# Selected extract
# Computer vision with PyTorch

- Task: Image classification - Task of assigning a label or class to an entire image.

- Data: FashionMNIST - A dataset of Zalando's (online retailer) garment images with their labels.

- Model: A very simple model of three layers for illustrative purposes.

- Framework: PyTorch - A machine learning framework based on the Torch library, used for creating deep neural networks applications, such as computer vision tasks.

![](figures/ComputerVisionTask.png)

## Step 1. Import useful libraries

In [None]:
# Import PyTorch: Framework for developing code for artificial neural network models
import torch
from torch import nn

# Import torchvision that consists of popular datasets, model architectures, and common image transformations for computer vision.
import torchvision
from torchvision import datasets
from torchvision.transforms import ToTensor

# Import matplotlib for visualisations (static, animated, and interactive)
import matplotlib.pyplot as plt

# Import tqdm for progress bar (loops show a progress meter)
from tqdm.auto import tqdm

# Generate random numbers
import random

## Step 2. Set-up the train and the test data

In this example we are using the FashionMNIST dataset.

It has a training set of 60,000 examples and a test set of 10,000 examples. Each example is a 28x28 grayscale image, associated with a label from 10 classes.

---
**Note:**

The FashionMNIST is a typical dataset used for benchmarking in computer vision and it exists in the `torchvision.datasets` library, hence we will load it from there. In real world applications where we have our own data we have to load them from a storage space or an online source.

In [None]:
# Set-up training data - Look at the data folder that will be created and its contents
train_data = datasets.FashionMNIST(
    root="data",  # location where the downloaded data should be stored
    train=True,  # get the training data
    download=True,  # download the data in the right folder if they don't already exist
    transform=ToTensor(),  # transform images from PIL format to Torch tensors
    target_transform=None,  # apply transformation to labels
)

# Setup testing data
test_data = datasets.FashionMNIST(
    root="data", train=False, download=True, transform=ToTensor()  # get the test data
)

In [None]:
# Check the size of the train and test data
len(train_data.data), len(train_data.targets), len(test_data.data), len(test_data.targets)

In [None]:
# Look at the type of the train and test data
print(type(train_data))
print(type(test_data))

Both datasets have the type `torch.dataset`.
This type stores the samples and their corresponding labels.

In [None]:
# What are the available 10 classes of garments?
class_names = train_data.classes
class_names

In [None]:
# Let's look at the type of a sample image, its content and its shape
image, label = train_data[0]
image, label

print("The type of the image is a tensor:", type(image))
print(image)
print(label)

print(image.shape)

# Rows from a spatial reasoning dataset
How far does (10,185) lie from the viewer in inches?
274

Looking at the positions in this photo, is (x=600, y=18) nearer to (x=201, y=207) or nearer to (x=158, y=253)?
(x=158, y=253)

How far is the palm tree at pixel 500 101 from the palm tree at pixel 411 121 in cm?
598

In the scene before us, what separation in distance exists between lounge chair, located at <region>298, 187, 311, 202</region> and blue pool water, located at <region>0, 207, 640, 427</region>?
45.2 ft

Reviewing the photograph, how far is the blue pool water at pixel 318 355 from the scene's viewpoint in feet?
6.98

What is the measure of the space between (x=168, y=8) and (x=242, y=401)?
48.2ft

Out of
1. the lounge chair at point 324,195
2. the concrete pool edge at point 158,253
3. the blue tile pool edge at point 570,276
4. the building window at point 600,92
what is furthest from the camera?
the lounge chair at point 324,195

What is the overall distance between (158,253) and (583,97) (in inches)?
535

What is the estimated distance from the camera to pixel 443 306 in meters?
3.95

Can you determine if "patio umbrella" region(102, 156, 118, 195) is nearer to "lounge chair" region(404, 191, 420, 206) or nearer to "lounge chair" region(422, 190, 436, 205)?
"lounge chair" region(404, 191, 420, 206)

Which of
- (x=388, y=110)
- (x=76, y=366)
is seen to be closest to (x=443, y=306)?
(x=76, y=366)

# Problem A
Rewrite the paragraph of the PyTorch computer vision tutorial that begins "The FashionMNIST is a typical dataset" as a short bulleted list, keeping its main facts.
# Problem B
Write the next part of the PyTorch computer vision tutorial, picking up after the line that prints the image shape.
The data is separate material, unrelated to the PyTorch computer vision tutorial.

# Final result A
- FashionMNIST is a typical dataset used for benchmarking in computer vision.
- It exists in the `torchvision.datasets` library, so it is loaded from there.
- In real-world applications that use their own data, the data has to be loaded from a storage space or an online source.

# Final result B
In [None]:
# Let's visualise one image
image, label = train_data[3]
plt.imshow(image.squeeze(), cmap="gray")
plt.title(class_names[label])

### Create the dataloaders

The `torch.dataset` type stores the samples and their corresponding labels. However, while training a model we need to be able to handle it efficiently e.g. iterate over it and split it in batches.

Hence, we convert the Dataset to a Dataloader. A DataLoader wraps an iterable around the Dataset to enable easy access to the samples and help with the internal processing that happens in PyTorch.

In [None]:
from torch.utils.data import DataLoader

# Setup the batch size hyperparameter
BATCH_SIZE = 32

# Turn datasets into iterables (batches)
train_dataloader = DataLoader(
    train_data,  # dataset to turn into iterable
    batch_size=BATCH_SIZE,  # how many samples per batch?
    shuffle=True,  # shuffle data every epoch?
)

test_dataloader = DataLoader(
    test_data,
    batch_size=BATCH_SIZE,
    shuffle=False,  # don't necessarily have to shuffle the testing data
)

In [None]:
# Let's check out what we've created
print(f"Dataloaders: {train_dataloader, test_dataloader}")
print(f"Length of train dataloader: {len(train_dataloader)} batches of {BATCH_SIZE}")
print(f"Length of test dataloader: {len(test_dataloader)} batches of {BATCH_SIZE}")

In [None]:
# Check out what's inside the training dataloader
train_features_batch, train_labels_batch = next(iter(train_dataloader))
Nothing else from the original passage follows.